*Passage to read*.
• • • •

The pope arrived in Astana late Saturday, beginning the latest in a series of foreign visits during which he has spoken out against religious strife. The trip took him to a region where many fear Islamic extremism from nearby Afghanistan but are also wary about the prospect of U.S. strikes against that country for harboring terror suspect Osama bin Laden.

The pope used his first Mass in Kazakstan, a largely secular country divided almost equally between Christians and Muslims, to call for religious reconciliation. Speaking Russian to a crowd of 50,000 in the city's central square, he pleaded with people to search ``for truth'' and follow the ``logic of love'' propagated by Jesus Christ.

In an English-language prayer at the end of the service, John Paul urged both Christians and Muslims to pray for a world where there is ``no room for hatred, discrimination or violence.''

``From this place, I invite both Christians and Muslims to raise an intense prayer to the One, Almighty God whose children we all are, that the supreme good of peace may reign in the world,'' the pope said.

``With all my heart, I beg God to keep the world in peace.''

Papal spokesman Joaquin Navarro-Valls later said John Paul ``supports measures to bring those responsible (for the Sept. 11 attacks) to justice.'' He did not say what specific measures the pope would back.

• • • •

[Items drawn from a data source]

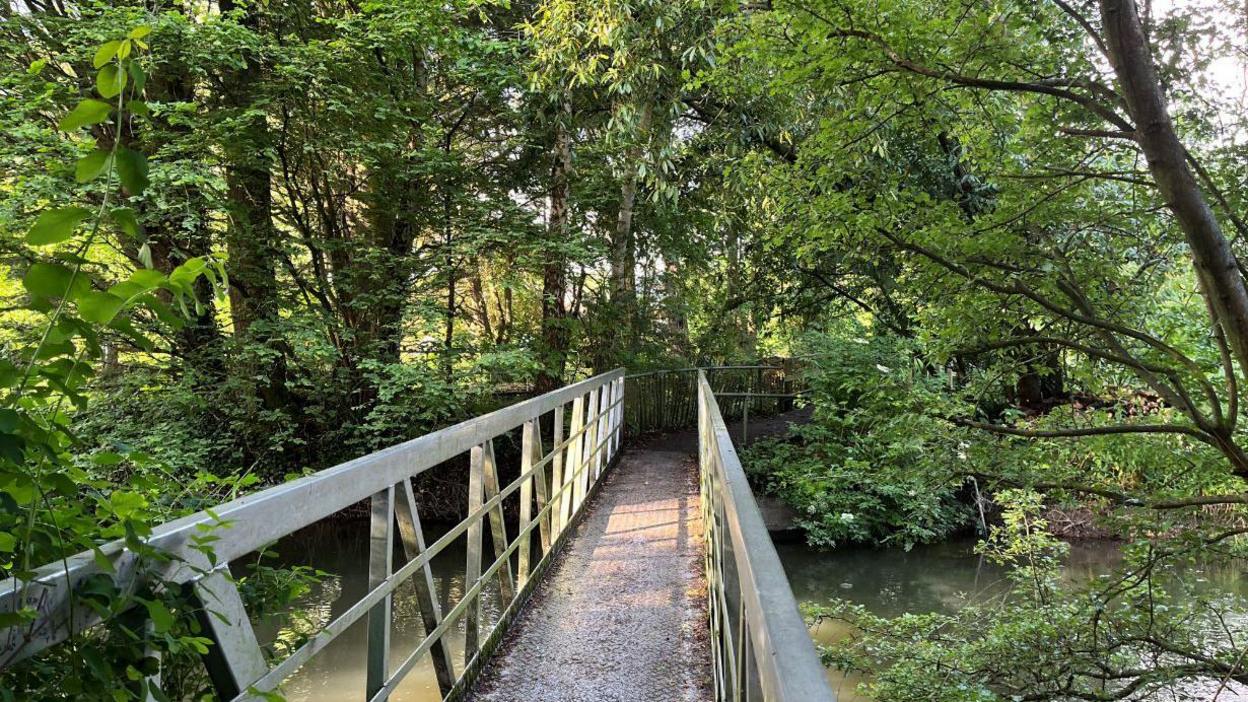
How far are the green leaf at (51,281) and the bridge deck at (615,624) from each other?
7.54ft

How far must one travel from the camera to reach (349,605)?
8523 mm

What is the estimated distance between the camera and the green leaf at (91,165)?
3.19ft

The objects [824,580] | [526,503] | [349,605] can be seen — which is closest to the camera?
[526,503]

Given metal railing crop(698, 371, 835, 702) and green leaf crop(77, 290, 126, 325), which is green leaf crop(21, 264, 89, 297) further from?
metal railing crop(698, 371, 835, 702)

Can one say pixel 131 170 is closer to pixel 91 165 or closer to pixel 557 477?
pixel 91 165

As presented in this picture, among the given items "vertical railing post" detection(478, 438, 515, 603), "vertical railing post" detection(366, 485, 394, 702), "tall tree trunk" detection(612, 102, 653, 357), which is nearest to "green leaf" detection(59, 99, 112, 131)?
"vertical railing post" detection(366, 485, 394, 702)

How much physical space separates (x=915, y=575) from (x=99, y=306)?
10.7m

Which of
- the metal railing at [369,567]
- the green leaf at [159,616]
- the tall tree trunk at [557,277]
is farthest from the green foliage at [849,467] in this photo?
the green leaf at [159,616]

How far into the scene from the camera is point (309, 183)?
984 cm

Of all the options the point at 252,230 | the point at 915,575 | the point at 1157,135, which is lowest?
the point at 915,575

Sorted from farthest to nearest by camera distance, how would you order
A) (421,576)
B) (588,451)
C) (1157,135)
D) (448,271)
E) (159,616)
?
(448,271) → (588,451) → (1157,135) → (421,576) → (159,616)

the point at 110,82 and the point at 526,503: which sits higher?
the point at 110,82

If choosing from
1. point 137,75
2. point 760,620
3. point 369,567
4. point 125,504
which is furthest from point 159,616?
point 369,567

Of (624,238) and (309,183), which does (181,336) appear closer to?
(309,183)
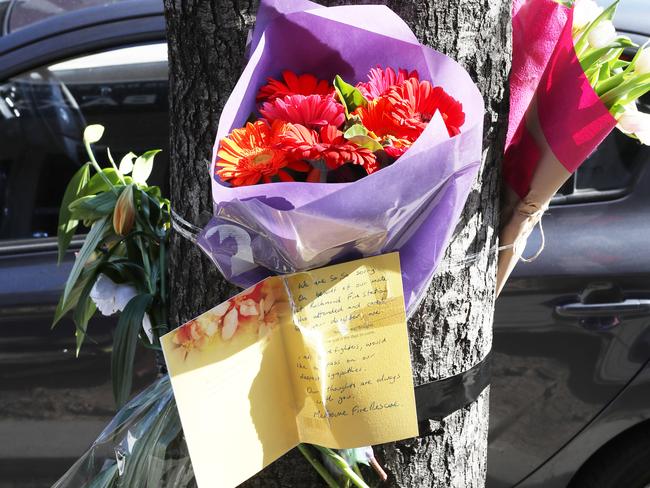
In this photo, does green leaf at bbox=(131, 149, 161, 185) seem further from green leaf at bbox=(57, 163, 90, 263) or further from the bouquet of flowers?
the bouquet of flowers

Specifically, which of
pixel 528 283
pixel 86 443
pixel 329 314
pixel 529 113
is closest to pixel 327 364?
pixel 329 314

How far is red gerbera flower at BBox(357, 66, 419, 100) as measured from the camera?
104cm

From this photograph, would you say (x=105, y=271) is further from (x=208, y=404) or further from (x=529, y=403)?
(x=529, y=403)

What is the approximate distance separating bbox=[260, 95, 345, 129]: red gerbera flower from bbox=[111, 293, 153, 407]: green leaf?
1.72 feet

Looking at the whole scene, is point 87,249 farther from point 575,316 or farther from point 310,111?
point 575,316

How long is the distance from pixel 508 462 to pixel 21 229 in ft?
5.37

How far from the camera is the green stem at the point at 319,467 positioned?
123 cm

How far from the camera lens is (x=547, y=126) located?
1.24 metres

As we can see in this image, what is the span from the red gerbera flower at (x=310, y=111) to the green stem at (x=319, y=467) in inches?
19.0

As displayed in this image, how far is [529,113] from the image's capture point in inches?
50.6

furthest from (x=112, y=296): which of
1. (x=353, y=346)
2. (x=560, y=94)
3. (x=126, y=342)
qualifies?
(x=560, y=94)

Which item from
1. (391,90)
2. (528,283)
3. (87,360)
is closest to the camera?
(391,90)

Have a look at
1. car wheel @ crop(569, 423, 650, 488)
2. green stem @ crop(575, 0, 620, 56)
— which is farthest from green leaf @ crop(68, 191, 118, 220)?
car wheel @ crop(569, 423, 650, 488)

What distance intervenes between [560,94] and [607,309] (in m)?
1.29
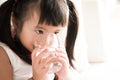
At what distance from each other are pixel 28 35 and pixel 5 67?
0.12 meters

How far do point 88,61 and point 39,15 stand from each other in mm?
676

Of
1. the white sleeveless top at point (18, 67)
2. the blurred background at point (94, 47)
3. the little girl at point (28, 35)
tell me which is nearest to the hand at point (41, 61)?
the little girl at point (28, 35)

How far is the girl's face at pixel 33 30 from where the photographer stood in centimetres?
82

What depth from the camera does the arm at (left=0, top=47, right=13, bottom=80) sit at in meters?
0.85

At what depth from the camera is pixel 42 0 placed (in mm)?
844

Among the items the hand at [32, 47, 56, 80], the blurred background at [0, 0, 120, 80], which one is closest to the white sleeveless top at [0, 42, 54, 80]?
the hand at [32, 47, 56, 80]

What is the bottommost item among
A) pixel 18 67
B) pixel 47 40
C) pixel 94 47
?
pixel 94 47

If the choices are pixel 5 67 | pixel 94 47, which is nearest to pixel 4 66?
pixel 5 67

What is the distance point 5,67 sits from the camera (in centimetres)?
86

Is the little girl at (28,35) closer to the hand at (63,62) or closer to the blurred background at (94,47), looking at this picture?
the hand at (63,62)

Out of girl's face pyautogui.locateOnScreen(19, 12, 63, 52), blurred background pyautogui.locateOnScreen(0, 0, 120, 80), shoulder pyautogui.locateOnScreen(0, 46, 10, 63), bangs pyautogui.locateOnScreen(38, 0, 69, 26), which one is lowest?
blurred background pyautogui.locateOnScreen(0, 0, 120, 80)

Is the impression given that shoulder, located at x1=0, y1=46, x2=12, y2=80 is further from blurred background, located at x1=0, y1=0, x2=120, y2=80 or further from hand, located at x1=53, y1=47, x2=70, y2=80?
blurred background, located at x1=0, y1=0, x2=120, y2=80

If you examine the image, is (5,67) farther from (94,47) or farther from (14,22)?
(94,47)

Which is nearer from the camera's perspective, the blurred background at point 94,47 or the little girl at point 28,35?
the little girl at point 28,35
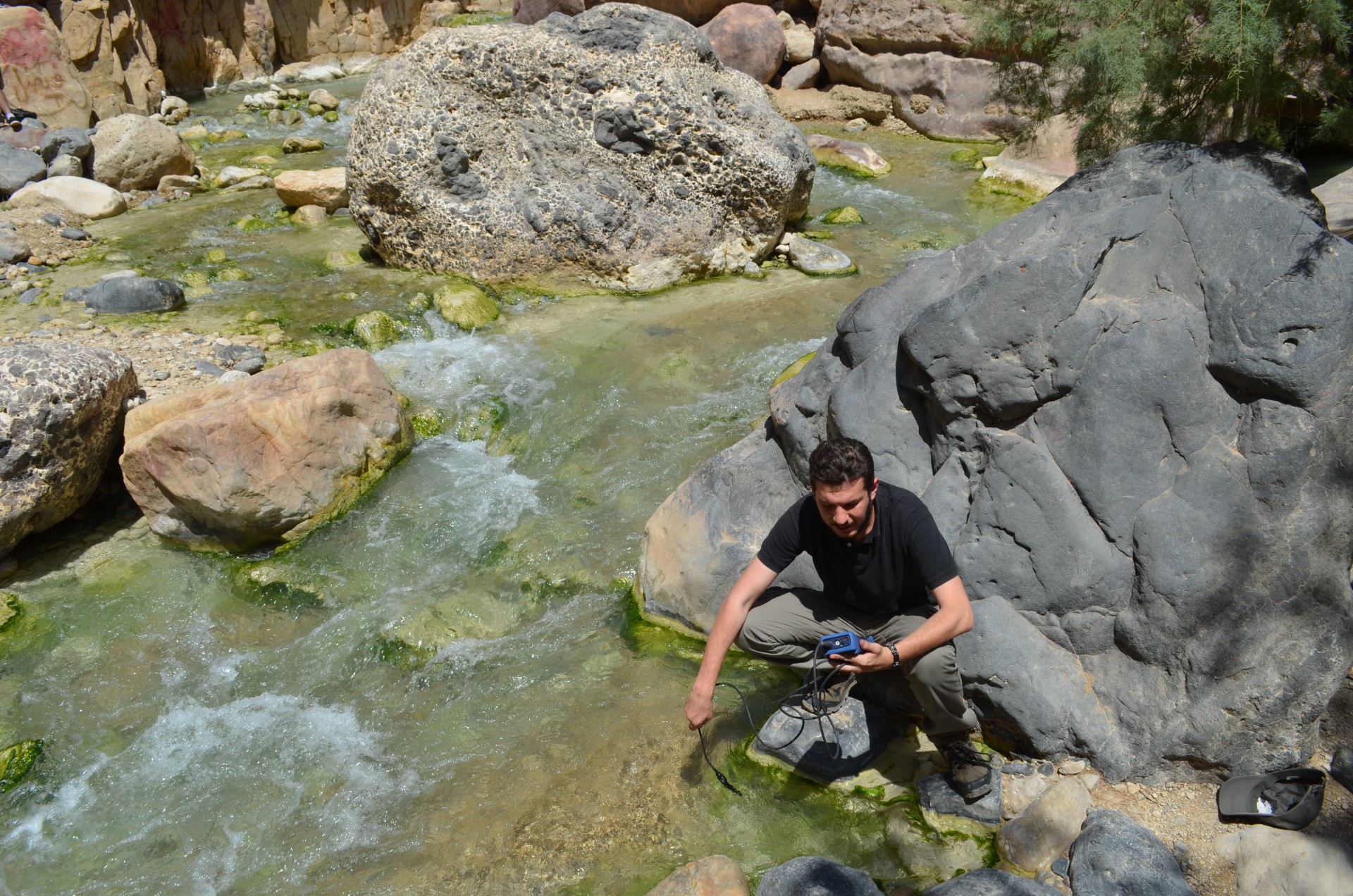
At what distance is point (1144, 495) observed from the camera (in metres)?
3.44

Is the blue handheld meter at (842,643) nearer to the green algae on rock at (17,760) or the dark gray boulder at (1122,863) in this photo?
the dark gray boulder at (1122,863)

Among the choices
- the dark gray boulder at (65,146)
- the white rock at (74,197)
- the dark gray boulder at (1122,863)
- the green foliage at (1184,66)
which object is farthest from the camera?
the dark gray boulder at (65,146)

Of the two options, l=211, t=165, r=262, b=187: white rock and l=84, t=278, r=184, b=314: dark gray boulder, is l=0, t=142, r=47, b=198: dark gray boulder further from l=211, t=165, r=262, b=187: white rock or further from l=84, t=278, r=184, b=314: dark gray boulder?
l=84, t=278, r=184, b=314: dark gray boulder

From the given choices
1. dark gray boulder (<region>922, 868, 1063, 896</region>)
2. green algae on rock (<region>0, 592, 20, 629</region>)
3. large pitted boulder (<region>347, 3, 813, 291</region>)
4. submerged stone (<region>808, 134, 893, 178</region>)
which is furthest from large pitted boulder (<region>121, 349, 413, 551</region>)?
submerged stone (<region>808, 134, 893, 178</region>)

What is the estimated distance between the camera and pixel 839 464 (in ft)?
10.2

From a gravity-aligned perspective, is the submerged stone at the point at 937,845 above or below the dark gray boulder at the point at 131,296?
below

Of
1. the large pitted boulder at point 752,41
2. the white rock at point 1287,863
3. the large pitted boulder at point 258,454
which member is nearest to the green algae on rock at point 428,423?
the large pitted boulder at point 258,454

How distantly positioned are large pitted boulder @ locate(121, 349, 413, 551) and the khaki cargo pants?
108 inches

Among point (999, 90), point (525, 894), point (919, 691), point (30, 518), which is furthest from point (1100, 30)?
point (30, 518)

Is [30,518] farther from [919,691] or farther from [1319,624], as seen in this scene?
[1319,624]

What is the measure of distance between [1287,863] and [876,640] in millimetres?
Answer: 1375

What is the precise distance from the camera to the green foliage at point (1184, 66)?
461 cm

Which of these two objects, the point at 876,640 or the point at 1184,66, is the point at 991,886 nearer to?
the point at 876,640

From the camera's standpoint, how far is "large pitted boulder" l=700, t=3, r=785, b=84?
12.9m
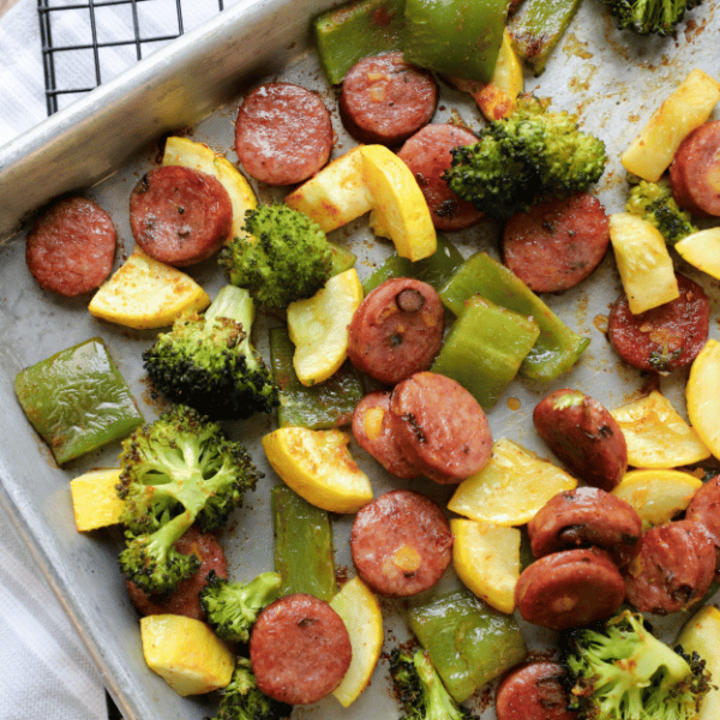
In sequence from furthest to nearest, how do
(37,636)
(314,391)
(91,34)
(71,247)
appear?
(91,34)
(37,636)
(314,391)
(71,247)

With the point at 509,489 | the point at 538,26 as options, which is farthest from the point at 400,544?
the point at 538,26

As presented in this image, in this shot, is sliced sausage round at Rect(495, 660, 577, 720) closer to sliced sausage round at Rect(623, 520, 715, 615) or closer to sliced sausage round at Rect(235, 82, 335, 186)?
sliced sausage round at Rect(623, 520, 715, 615)

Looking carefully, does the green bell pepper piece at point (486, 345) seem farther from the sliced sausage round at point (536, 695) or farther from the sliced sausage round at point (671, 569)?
the sliced sausage round at point (536, 695)

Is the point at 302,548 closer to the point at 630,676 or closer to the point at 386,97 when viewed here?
the point at 630,676

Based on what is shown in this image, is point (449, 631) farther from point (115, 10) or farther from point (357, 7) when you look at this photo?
point (115, 10)

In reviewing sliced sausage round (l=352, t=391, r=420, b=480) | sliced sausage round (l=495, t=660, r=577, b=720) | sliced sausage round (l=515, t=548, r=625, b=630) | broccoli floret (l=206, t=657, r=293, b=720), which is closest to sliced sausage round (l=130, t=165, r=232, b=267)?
sliced sausage round (l=352, t=391, r=420, b=480)

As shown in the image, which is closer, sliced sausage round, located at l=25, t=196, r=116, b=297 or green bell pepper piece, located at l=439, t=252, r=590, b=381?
sliced sausage round, located at l=25, t=196, r=116, b=297
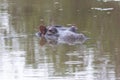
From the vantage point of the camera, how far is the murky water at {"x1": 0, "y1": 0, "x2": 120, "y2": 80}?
7949mm

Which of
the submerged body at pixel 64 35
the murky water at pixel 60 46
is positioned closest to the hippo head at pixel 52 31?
the submerged body at pixel 64 35

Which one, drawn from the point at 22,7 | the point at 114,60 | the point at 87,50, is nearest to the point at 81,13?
the point at 22,7

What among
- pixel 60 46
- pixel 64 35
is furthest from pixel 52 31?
pixel 60 46

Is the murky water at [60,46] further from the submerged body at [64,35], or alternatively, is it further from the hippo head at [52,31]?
the hippo head at [52,31]

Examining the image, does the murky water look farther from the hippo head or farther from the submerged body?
the hippo head

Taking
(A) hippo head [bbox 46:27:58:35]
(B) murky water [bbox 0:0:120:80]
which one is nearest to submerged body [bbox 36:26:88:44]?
(A) hippo head [bbox 46:27:58:35]

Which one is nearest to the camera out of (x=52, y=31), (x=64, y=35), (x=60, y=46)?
(x=60, y=46)

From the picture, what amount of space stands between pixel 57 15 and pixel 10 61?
5.43 meters

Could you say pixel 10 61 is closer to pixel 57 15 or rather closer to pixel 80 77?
pixel 80 77

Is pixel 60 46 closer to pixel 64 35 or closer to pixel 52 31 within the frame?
pixel 64 35

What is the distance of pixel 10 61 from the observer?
8789 mm

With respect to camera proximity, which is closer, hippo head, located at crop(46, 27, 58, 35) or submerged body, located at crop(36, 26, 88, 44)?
submerged body, located at crop(36, 26, 88, 44)

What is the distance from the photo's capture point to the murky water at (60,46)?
7.95 m

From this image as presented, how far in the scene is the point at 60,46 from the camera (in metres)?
10.1
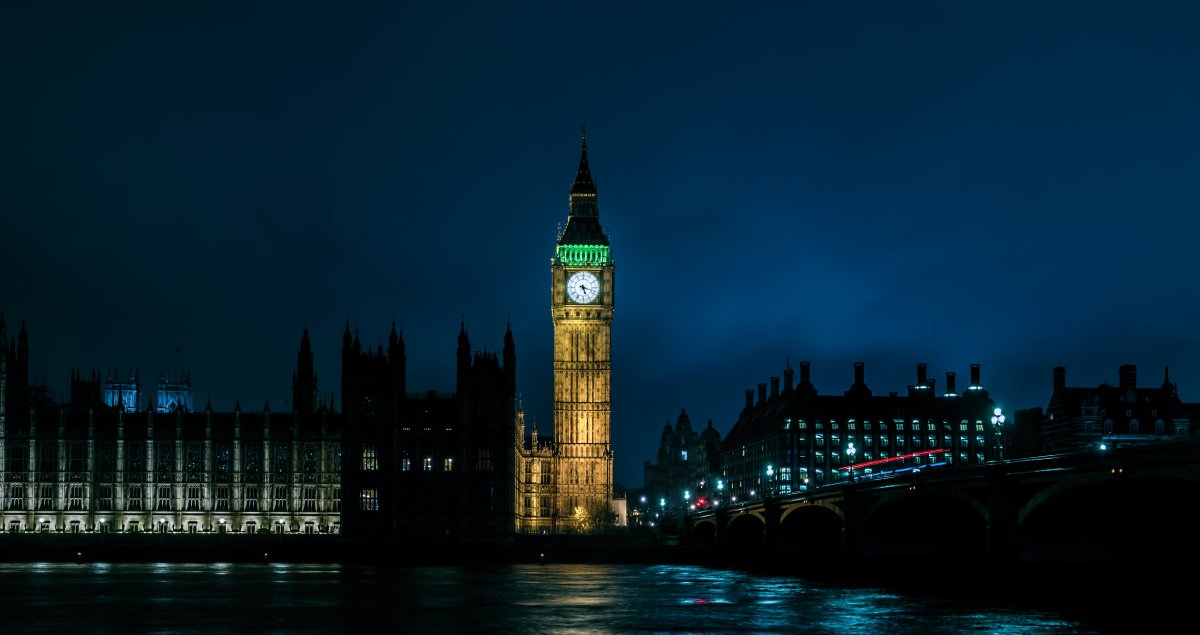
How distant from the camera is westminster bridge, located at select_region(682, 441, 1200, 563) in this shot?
70062 millimetres

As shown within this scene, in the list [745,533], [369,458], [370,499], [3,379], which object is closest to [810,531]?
[745,533]

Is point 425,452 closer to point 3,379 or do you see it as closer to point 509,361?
point 509,361

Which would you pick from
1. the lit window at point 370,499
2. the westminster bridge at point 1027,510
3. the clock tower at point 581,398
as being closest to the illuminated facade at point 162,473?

• • • •

*Short problem*.
Extract a portion of the news passage above about the pope's visit to Kazakstan, word for word. Begin at the words "The pope arrived" and stop after "Osama bin Laden.".

*Task solution*.
The pope arrived in Astana late Saturday, beginning the latest in a series of foreign visits during which he has spoken out against religious strife. The trip took him to a region where many fear Islamic extremism from nearby Afghanistan but are also wary about the prospect of U.S. strikes against that country for harboring terror suspect Osama bin Laden.